On-Device ML: Tradeoffs and Decisions

Why On-Device?

When we decided to build Nix, we had a fundamental choice: cloud-based inference or on-device inference. Cloud would be easier. More powerful models. Simpler deployment. But we chose on-device, and here's why.

Privacy as Architecture

Privacy policies can change. Companies can be acquired. Data can be breached. The only truly private data is data that doesn't leave your device.

For a notification manager, this is critical. Your notifications contain some of the most sensitive information about your life: who you talk to, what you buy, where you go, what you're worried about.

We didn't want that data. We designed Nix so we couldn't have it even if we wanted to.

Latency Matters

Notification prioritization needs to happen in real-time. When a notification arrives, users expect it immediately (if important) or not at all (if not). Round-trip latency to a cloud server would introduce unacceptable delays.

On-device inference gives us sub-50ms latency. The user never waits.

Offline Capability

Phones go offline. Planes, subways, rural areas. A notification manager that only works with connectivity isn't a notification manager—it's a notification suggester.

The Tradeoffs

On-device ML isn't free. Here's what we gave up:

Model Size

Cloud models can be arbitrarily large. On-device models must fit in memory alongside everything else. Our model is 12MB—larger would impact app size and performance.

This means we can't use the largest, most capable models. We compensate with:

Careful feature engineering

Model distillation from larger teachers

Task-specific architecture optimization

Compute Budget

Mobile devices have limited compute, especially when you need to preserve battery. We budget 50ms and 2% battery impact per day for Nix's ML inference.

This constraint forced us to be creative:

Quantized INT8 inference

Pruned attention mechanisms

Cached intermediate representations

Batched inference where possible

Model Updates

Cloud models can be updated instantly. On-device models require app updates. This means:

More careful testing before deployment

Longer iteration cycles

Version management complexity

We mitigate this with:

Modular model components that can be updated independently

A/B testing infrastructure for gradual rollouts

Careful monitoring of model performance in production

What We Learned

After shipping Nix's on-device ML, a few lessons stand out:

Constraints breed creativity

The limitations of on-device ML forced us to think harder about what features actually matter. We couldn't throw compute at the problem—we had to understand it deeply.

Privacy is a feature

Users notice when you don't ask for their data. "All processing happens on your device" isn't just a technical detail—it's a trust signal.
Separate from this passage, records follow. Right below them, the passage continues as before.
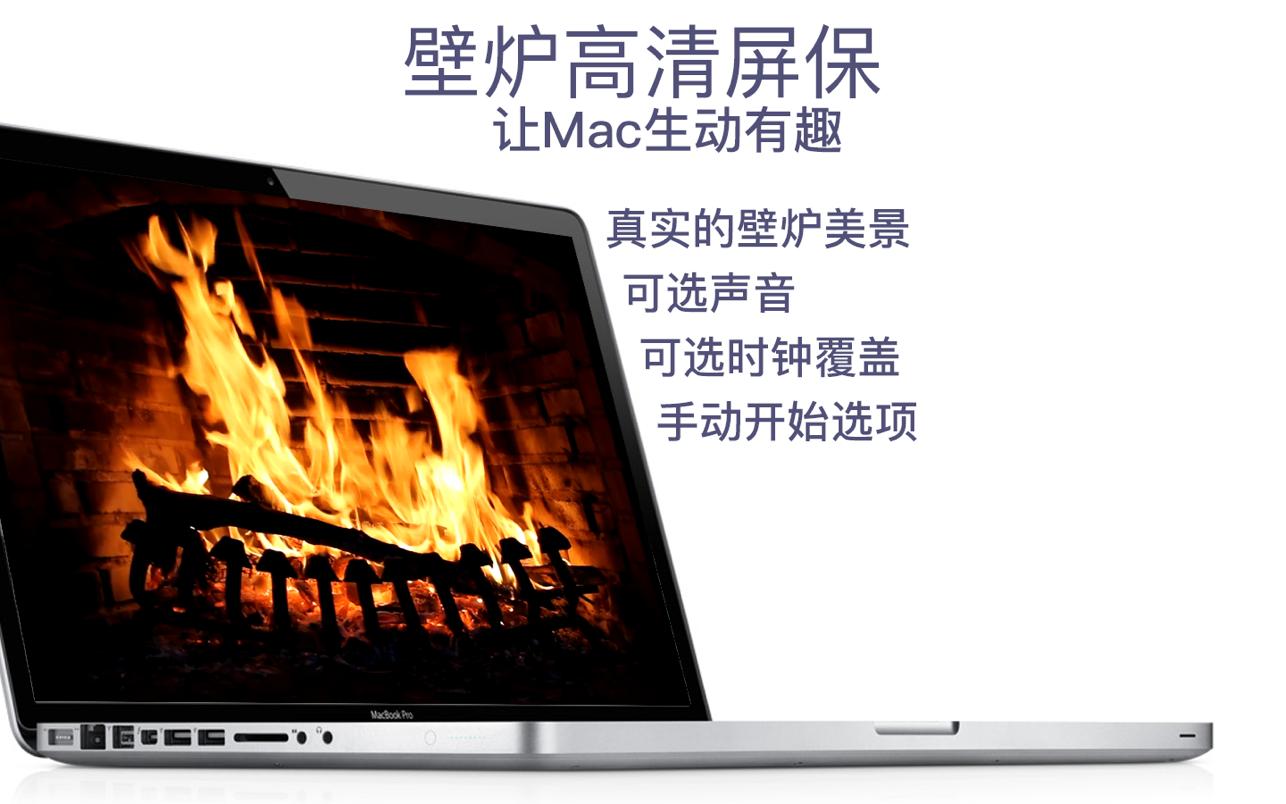 Fireplace Live HD 4.3.1 Mac 破解版 高清壁炉屏幕保护软件
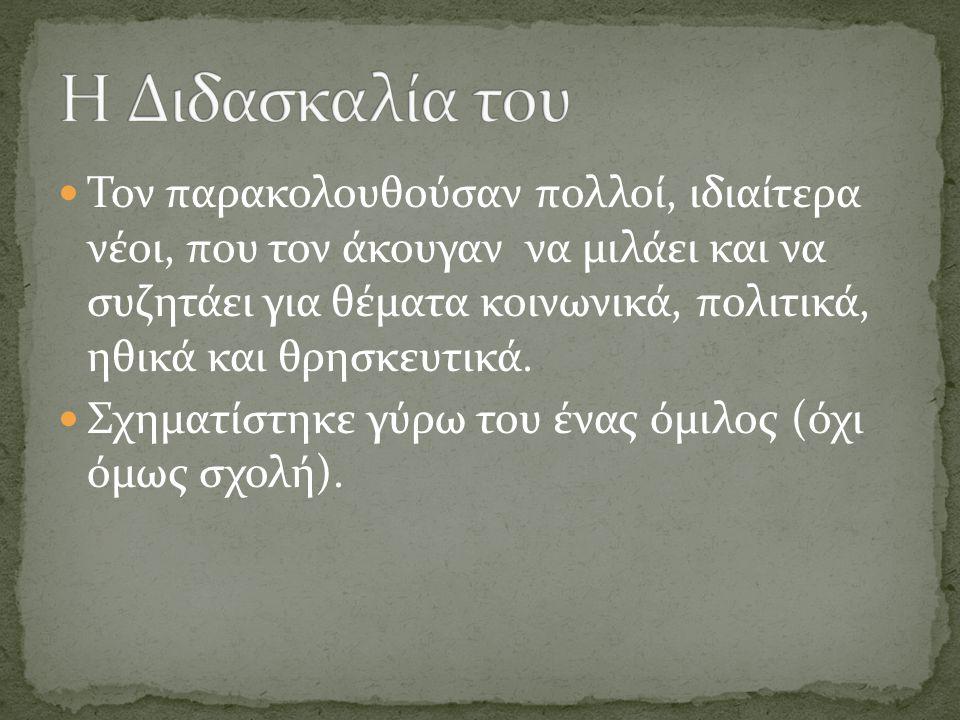 Ο Σωκράτης δεν δίδαξε συστηματικά, Διαλεγόταν σε κάθε σημείο της πόλης, με ανθρώπους κάθε κοινωνικής τάξης.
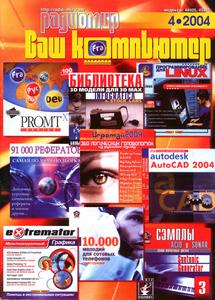 компьютер - Журнал: Радиолюбитель. Ваш компьютер - Страница 5 0_1365bd_f8a0ecd8_M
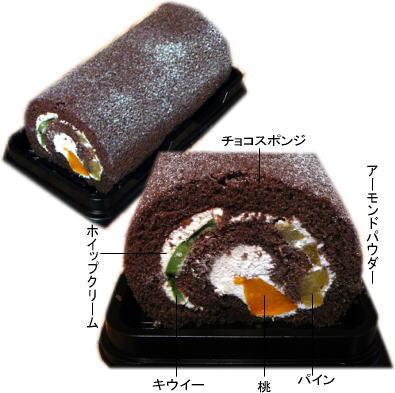 スペシャルフルーツチョコロール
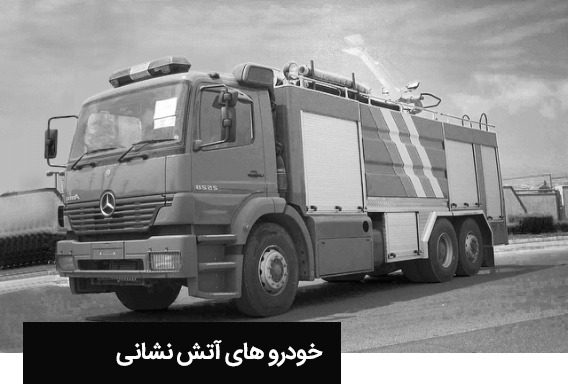 +خودروهای آتش نشانی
Performance is table stakes

If on-device inference was slow, users would blame the feature, not the architecture. We spent as much time on optimization as on modeling.

Conclusion

On-device ML isn't right for every problem. But for privacy-sensitive applications with real-time requirements, it's not just viable—it's superior.

The key is treating constraints as design requirements, not obstacles. When you can't have more compute, you need better algorithms. When you can't have more data, you need better features. When you can't update instantly, you need better testing.

These constraints made Nix better. They can make your products better too.